### Exercise brief
Work out how many lines of the listing below contain the word "furthest", treating uppercase and lowercase as different, and give only the number.
— Begin Input records —
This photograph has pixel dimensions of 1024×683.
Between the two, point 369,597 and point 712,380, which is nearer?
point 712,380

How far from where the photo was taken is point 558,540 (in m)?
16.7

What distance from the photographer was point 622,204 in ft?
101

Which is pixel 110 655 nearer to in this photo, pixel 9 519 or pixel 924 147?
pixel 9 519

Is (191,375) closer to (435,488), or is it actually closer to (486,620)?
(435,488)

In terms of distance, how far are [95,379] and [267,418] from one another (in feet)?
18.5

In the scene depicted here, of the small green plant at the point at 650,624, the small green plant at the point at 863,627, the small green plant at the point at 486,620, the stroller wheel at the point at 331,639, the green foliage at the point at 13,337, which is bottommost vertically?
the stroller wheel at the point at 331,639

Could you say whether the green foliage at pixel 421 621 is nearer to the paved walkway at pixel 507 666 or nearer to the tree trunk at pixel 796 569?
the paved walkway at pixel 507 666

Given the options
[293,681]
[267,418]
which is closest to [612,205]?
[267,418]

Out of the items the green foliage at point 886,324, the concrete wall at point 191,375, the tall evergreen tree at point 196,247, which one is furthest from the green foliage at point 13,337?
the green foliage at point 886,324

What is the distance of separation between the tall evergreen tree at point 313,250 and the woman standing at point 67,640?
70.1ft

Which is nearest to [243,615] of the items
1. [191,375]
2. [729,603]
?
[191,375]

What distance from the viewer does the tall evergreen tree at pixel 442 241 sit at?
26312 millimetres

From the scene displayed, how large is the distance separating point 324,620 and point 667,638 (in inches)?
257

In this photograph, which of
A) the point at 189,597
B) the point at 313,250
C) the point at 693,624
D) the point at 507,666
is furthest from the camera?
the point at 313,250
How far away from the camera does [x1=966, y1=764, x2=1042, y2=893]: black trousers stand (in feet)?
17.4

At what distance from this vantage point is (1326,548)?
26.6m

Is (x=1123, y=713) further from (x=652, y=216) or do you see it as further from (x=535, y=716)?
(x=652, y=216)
— End Input records —
### Task answer
2